TIKTAK.ID – Pemerintah berencana melarang peredaran minyak goreng curah per 1 Januari 2022. Kebijakan tersebut demi menjaga harga minyak goreng tetap terkendali. Selain itu, minyak curah yang diproduksi ulang dari minyak goreng bekas pakai disebut-sebut berbahaya bagi kesehatan.
Minyak curah sendiri adalah produk turunan minyak kelapa sawit yang tidak murni, karena sudah melalui tahap pemurnian, pemutihan, dan penghilangan bau. Oleh sebab itu, minyak curah yang biasa dikemas di dalam kantung plastik ini harganya lebih murah ketimbang minyak goreng kemasan.
Menurut sejumlah sumber, minyak curah diproduksi dari minyak goreng bekas pakai atau minyak jelantah. Padahal, S Ketaren dalam bukunya berjudul “Teknologi Minyak dan Lemak Pangan” menyebut minyak goreng yang digunakan secara berulang, apalagi dengan pemanasan tinggi sangat tidak sehat lantaran asam lemaknya lepas dari trigliserida.
Jika asam lemak bebas (free fatty acid atau FFA) mengandung ikatan rangkap, maka minyak akan teroksidasi menjadi aldehid maupun keton yang menyebabkan bau tengik. Parameter kualitas paling utama minyak goreng yaitu kadar FFA dan bilangan peroksida.

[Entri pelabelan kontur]
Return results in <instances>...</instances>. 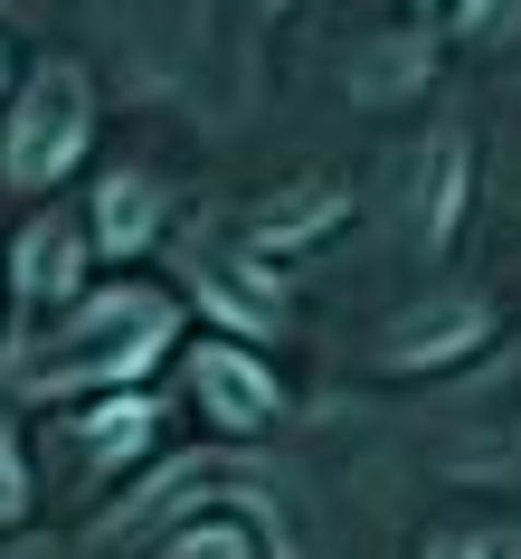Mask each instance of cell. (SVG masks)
Wrapping results in <instances>:
<instances>
[{
  "label": "cell",
  "instance_id": "obj_6",
  "mask_svg": "<svg viewBox=\"0 0 521 559\" xmlns=\"http://www.w3.org/2000/svg\"><path fill=\"white\" fill-rule=\"evenodd\" d=\"M20 285L58 304L67 285H76V237H67V228H29V237H20Z\"/></svg>",
  "mask_w": 521,
  "mask_h": 559
},
{
  "label": "cell",
  "instance_id": "obj_10",
  "mask_svg": "<svg viewBox=\"0 0 521 559\" xmlns=\"http://www.w3.org/2000/svg\"><path fill=\"white\" fill-rule=\"evenodd\" d=\"M521 20V0H474V29H512Z\"/></svg>",
  "mask_w": 521,
  "mask_h": 559
},
{
  "label": "cell",
  "instance_id": "obj_4",
  "mask_svg": "<svg viewBox=\"0 0 521 559\" xmlns=\"http://www.w3.org/2000/svg\"><path fill=\"white\" fill-rule=\"evenodd\" d=\"M484 342V304H446V313H407L389 332V360H455Z\"/></svg>",
  "mask_w": 521,
  "mask_h": 559
},
{
  "label": "cell",
  "instance_id": "obj_9",
  "mask_svg": "<svg viewBox=\"0 0 521 559\" xmlns=\"http://www.w3.org/2000/svg\"><path fill=\"white\" fill-rule=\"evenodd\" d=\"M20 502H29V484H20V455H10V427H0V522H20Z\"/></svg>",
  "mask_w": 521,
  "mask_h": 559
},
{
  "label": "cell",
  "instance_id": "obj_5",
  "mask_svg": "<svg viewBox=\"0 0 521 559\" xmlns=\"http://www.w3.org/2000/svg\"><path fill=\"white\" fill-rule=\"evenodd\" d=\"M152 445V408L143 399H105V408L86 417V455L95 465H123V455H143Z\"/></svg>",
  "mask_w": 521,
  "mask_h": 559
},
{
  "label": "cell",
  "instance_id": "obj_2",
  "mask_svg": "<svg viewBox=\"0 0 521 559\" xmlns=\"http://www.w3.org/2000/svg\"><path fill=\"white\" fill-rule=\"evenodd\" d=\"M76 152H86V76H76V67H48V76H29L20 115H10V180L38 190V180H58Z\"/></svg>",
  "mask_w": 521,
  "mask_h": 559
},
{
  "label": "cell",
  "instance_id": "obj_8",
  "mask_svg": "<svg viewBox=\"0 0 521 559\" xmlns=\"http://www.w3.org/2000/svg\"><path fill=\"white\" fill-rule=\"evenodd\" d=\"M171 559H247V531H190Z\"/></svg>",
  "mask_w": 521,
  "mask_h": 559
},
{
  "label": "cell",
  "instance_id": "obj_1",
  "mask_svg": "<svg viewBox=\"0 0 521 559\" xmlns=\"http://www.w3.org/2000/svg\"><path fill=\"white\" fill-rule=\"evenodd\" d=\"M171 342V304L162 295H105L76 313L58 360H38V389H67V380H143L152 352Z\"/></svg>",
  "mask_w": 521,
  "mask_h": 559
},
{
  "label": "cell",
  "instance_id": "obj_3",
  "mask_svg": "<svg viewBox=\"0 0 521 559\" xmlns=\"http://www.w3.org/2000/svg\"><path fill=\"white\" fill-rule=\"evenodd\" d=\"M190 370H200V399H209V417H218L228 437H237V427H257V417H275V380H265L247 352L200 342V360H190Z\"/></svg>",
  "mask_w": 521,
  "mask_h": 559
},
{
  "label": "cell",
  "instance_id": "obj_7",
  "mask_svg": "<svg viewBox=\"0 0 521 559\" xmlns=\"http://www.w3.org/2000/svg\"><path fill=\"white\" fill-rule=\"evenodd\" d=\"M95 237H105V247H143L152 237V190L143 180H105V190H95Z\"/></svg>",
  "mask_w": 521,
  "mask_h": 559
}]
</instances>
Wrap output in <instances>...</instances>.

TUGAS LATIHAN 1 |
Tuliskan bagian bacaan tentang minyak curah mulai dari "TIKTAK.ID – Pemerintah" sampai dengan "lepas dari trigliserida.".
TUGAS LATIHAN 2 |
Lanjutkan bacaan tentang minyak curah, mulai setelah kalimat terakhir yang tercantum.

JAWABAN LATIHAN 1 |
TIKTAK.ID – Pemerintah berencana melarang peredaran minyak goreng curah per 1 Januari 2022. Kebijakan tersebut demi menjaga harga minyak goreng tetap terkendali. Selain itu, minyak curah yang diproduksi ulang dari minyak goreng bekas pakai disebut-sebut berbahaya bagi kesehatan.
Minyak curah sendiri adalah produk turunan minyak kelapa sawit yang tidak murni, karena sudah melalui tahap pemurnian, pemutihan, dan penghilangan bau. Oleh sebab itu, minyak curah yang biasa dikemas di dalam kantung plastik ini harganya lebih murah ketimbang minyak goreng kemasan.
Menurut sejumlah sumber, minyak curah diproduksi dari minyak goreng bekas pakai atau minyak jelantah. Padahal, S Ketaren dalam bukunya berjudul “Teknologi Minyak dan Lemak Pangan” menyebut minyak goreng yang digunakan secara berulang, apalagi dengan pemanasan tinggi sangat tidak sehat lantaran asam lemaknya lepas dari trigliserida.

JAWABAN LATIHAN 2 |
Badan standarisasi SNI 01-3741-2013 menjelaskan, sebagaimana dikutip dari jurnal Bajoka Nainggolan dan kawan-kawan yang dimuat di Jurnal Pendidikan Kimia, standar mutu minyak goreng di Indonesia maksimal bilangan peroksida 10 mek O2/kilogram dan bilangan asam 0,6 mg KOH/gram.
“Minyak goreng curah banyak mengandung asam lemak, (asam lemak jenuh: miristat 1-5 persen, palmitat 5-15 persen, stearat 5-10 persen; asam lemak tak jenuh: oleat 70-80 persen, linoleat 3-11 persen, serta palmitoleat 0,8-1,4 persen),” tulis laporan Bajoka dan kawan-kawan, seperti dilansir Tempo.co.
Kateran mengatakan bahaya menggunakan minyak goreng curah yakni kerusakan akibat pemanasan pada suhu tinggi antara 200-250 derajat Celsius. Hal itu bisa mengakibatkan keracunan dalam tubuh dan berbagai macam penyakit, seperti diare, pengendapan lemak dalam pembuluh darah, kanker, serta menurunkan nilai cerna lemak.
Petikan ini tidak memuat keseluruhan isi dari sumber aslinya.